*** Opening EXCERPTED DATA ***

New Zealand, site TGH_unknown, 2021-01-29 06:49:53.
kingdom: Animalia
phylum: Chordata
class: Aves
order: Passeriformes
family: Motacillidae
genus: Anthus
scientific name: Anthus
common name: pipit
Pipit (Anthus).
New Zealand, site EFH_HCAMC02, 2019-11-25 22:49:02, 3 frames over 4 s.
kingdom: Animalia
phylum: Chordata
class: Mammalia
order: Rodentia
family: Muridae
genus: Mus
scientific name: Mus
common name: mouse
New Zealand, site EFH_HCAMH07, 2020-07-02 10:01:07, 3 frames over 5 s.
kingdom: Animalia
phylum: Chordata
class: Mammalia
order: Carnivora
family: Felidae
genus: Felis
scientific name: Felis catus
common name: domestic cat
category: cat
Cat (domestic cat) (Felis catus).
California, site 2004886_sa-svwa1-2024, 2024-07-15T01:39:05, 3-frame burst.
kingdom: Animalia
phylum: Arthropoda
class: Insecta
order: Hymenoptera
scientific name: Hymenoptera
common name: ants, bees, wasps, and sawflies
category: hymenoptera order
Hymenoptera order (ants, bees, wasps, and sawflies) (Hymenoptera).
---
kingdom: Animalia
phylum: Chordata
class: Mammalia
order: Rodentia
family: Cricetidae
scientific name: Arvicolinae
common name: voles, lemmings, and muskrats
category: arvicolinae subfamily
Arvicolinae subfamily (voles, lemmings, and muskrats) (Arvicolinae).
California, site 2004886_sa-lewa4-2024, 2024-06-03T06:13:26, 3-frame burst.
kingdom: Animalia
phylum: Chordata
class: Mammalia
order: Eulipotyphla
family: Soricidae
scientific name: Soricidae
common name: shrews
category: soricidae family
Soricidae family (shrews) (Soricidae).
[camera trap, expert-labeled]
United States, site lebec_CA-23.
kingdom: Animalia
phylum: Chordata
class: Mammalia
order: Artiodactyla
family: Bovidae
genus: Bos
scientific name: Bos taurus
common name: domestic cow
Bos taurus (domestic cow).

*** Closing EXCERPTED DATA ***

Pull out all lines containing the word "California" from the entries above.

EXPECTED ANSWER:
California, site 2004886_sa-svwa1-2024, 2024-07-15T01:39:05, 3-frame burst.
California, site 2004886_sa-lewa4-2024, 2024-06-03T06:13:26, 3-frame burst.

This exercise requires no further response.